Speaking of hype ... a little editorial here ... Much has been made of Gjelina and its no substitutions* policy of late. I completely admire Travis and Co. for sticking to their guns and making the policy apply to everyone, across the board. It's about time someone went a little Pinko in an LA restaurant! If some random "Don't you know who I am?!" outraged celeb can't handle their demands being denied for once, order something else. Go someplace else. Grow up!


Early on I wrote a story about Travis and Gjelina, with the title, "Gjelina's Food Artist", and that's what he is. Just taste his stuff and try and debate it. You wouldn't say to a painter, "Hey, I'd rather have you use red here than blue". Or tell a musician what chord to play and when. Why is it any different for a guy who chooses to express himself through food? It isn't. And if you can't handle that, just don't go there. Then another table will open up for someone with an open mind, and you can get your ass kissed in West Hollywood or wherever. Everybody wins.

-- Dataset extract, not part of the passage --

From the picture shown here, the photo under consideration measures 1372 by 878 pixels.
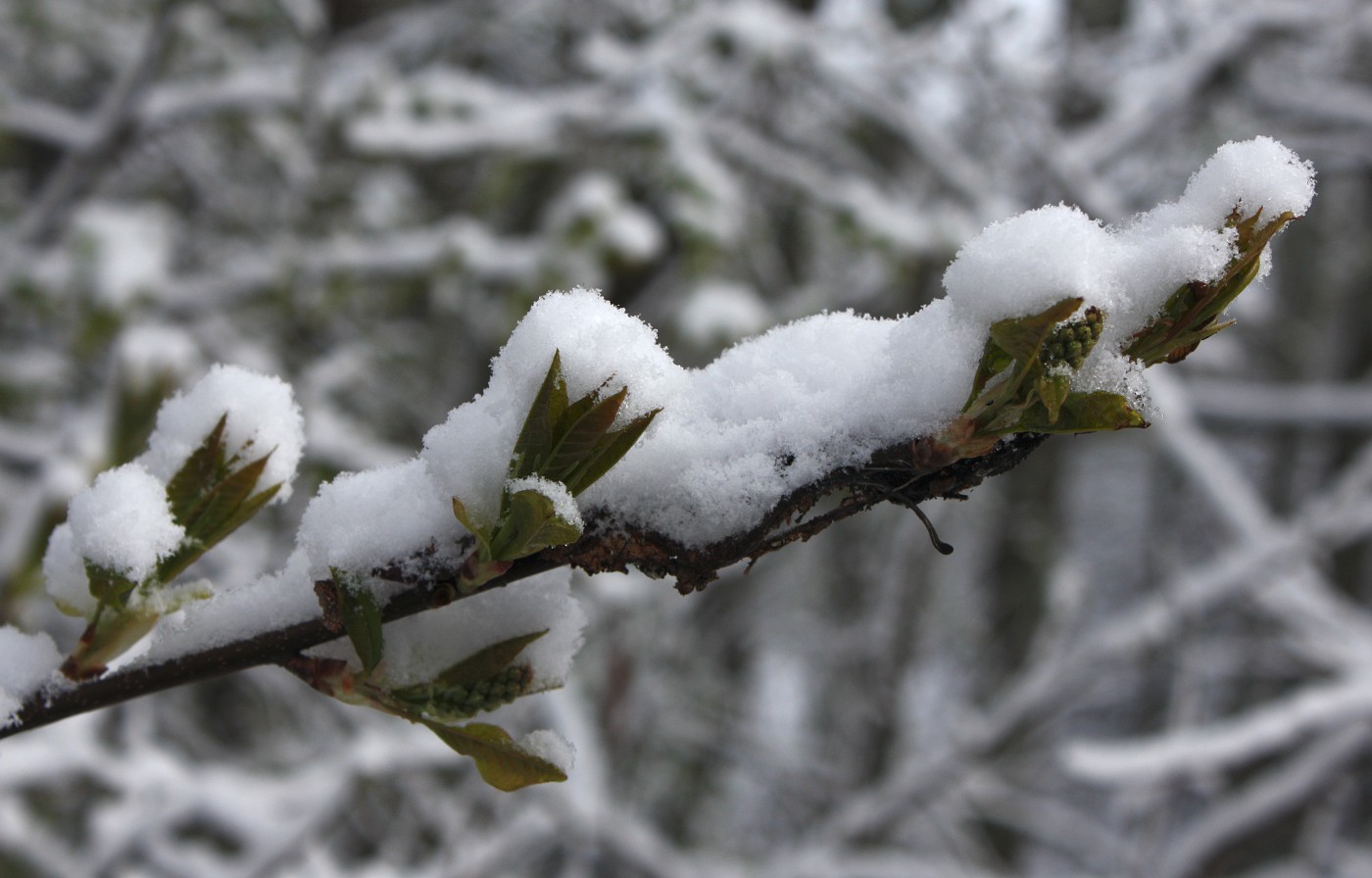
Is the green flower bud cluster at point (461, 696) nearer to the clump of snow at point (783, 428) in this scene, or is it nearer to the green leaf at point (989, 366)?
the clump of snow at point (783, 428)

I'm already looking forward to tomorrow's scone, and some friendly chit chat with my brothers and sisters at my new favorite hang in the 'hood. Venice style.

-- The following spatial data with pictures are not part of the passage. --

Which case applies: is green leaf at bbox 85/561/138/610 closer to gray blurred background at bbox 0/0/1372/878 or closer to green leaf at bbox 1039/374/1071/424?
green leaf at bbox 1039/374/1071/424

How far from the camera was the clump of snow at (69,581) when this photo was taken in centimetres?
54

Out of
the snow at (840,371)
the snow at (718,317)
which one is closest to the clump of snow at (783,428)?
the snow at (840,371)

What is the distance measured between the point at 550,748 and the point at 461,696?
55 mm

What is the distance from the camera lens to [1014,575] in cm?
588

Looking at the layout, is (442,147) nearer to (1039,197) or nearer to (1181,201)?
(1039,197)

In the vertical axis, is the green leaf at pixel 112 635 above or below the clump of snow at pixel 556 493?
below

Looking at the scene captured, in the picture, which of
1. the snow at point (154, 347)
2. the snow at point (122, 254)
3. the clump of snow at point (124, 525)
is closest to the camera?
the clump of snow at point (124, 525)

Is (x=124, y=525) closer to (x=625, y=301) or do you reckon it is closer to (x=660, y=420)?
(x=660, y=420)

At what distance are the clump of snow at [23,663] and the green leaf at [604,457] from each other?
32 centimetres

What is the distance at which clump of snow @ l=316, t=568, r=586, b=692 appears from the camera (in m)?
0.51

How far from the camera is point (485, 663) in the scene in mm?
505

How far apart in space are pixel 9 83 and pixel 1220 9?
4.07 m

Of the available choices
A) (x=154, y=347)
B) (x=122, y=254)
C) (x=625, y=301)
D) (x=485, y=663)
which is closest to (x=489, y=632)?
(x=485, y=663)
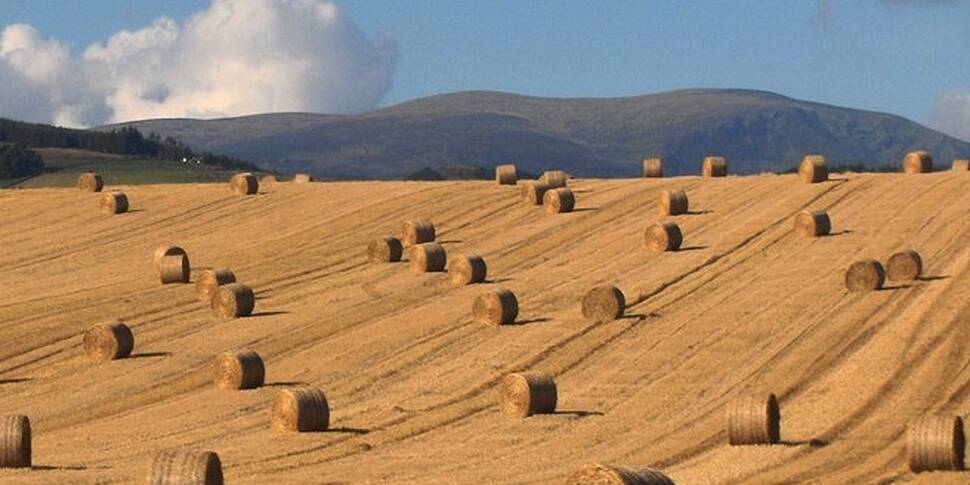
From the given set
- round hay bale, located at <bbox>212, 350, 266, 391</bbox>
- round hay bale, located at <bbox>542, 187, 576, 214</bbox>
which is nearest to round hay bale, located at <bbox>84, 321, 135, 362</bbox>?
round hay bale, located at <bbox>212, 350, 266, 391</bbox>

* For the record, at GTA you MAY have omissions (I don't care for the kale on the egg sandwich and I hate mustard, so bonus!) but you may not have additions. So there.

GTA
1427 Abbot Kinney Blvd.
Venice

Friday, June 3, 2011

Venice Cultural Corridor Happenings

We zoomed up and down the "Cultural Corridor"(which I so dubbed it because of the art galleries, Pacific Resident Theater, Beyond Baroque, SPARC, etc, of the main artery) of Venice Boulevard last night to catch art works that ranged the gamut from hippie to posh and back to hippie again.


Beyond Baroque & Gerry Fialka hosted the re-lighting of the neon 7 Dudley sign (and the continuance of 7 Dudley Cinema) that used to hang in our dearly departed Sponto's Gallery. When my gang arrived via bike, bells a-dinging, it was to join the crowd gathered out front of Beyond Baroque singing, "This Land Is Your Land" together. Then at 4 minutes and 20 seconds after 7:00 pm, after the now-obligatory chant yelled at any Sponto Memorial of "SPONTO, GET ME HIGH!!!", the old red light was re-lit to much applause and happy shouting. I felt a little choked up from missing all the good times back at Sponto's Gallery, but then one of his friends, Shirley, approached carrying, well, Sponto. His ashes. So he was kinda there after all. Oh, Venice ... how we love you.


Then it was off to the other end of Venice Blvd, to the LA Louver to catch the latest opening, Tom Wudl's "immensities and infinities: further specimens from the flowerbank world". It explores the "Avatamasaka Sutra/Flower Ornament Sutra", and they were lovely in their detail. It was all pretty cool, with a lot of familiar local faces in attendance.


Upstairs were sculptures, works on paper and a new painting in the Wormwood series of works by Enrique Martinez Celaya. Again, pretty cool ... just nothing that moved me to my core to want to gush over.


The best piece of the whole evening was saved for last ... I mean, check out this sunset! It was more special than normal ... it was more golden and just bigger somehow. It felt good just to be alive and able to look at it, with scores of like-minded folks outside celebrating the approach of official Summer (though it was CHILLY!), love, and being right where you want to be.


I get these little Notes From The Universe messages that are always so right on, and while thinking about all the art and hijinks of the day, this one came in, and reiterated what I was feeling ... about everything:

Have your preferences. Go where you're drawn. And dwell upon all that is good.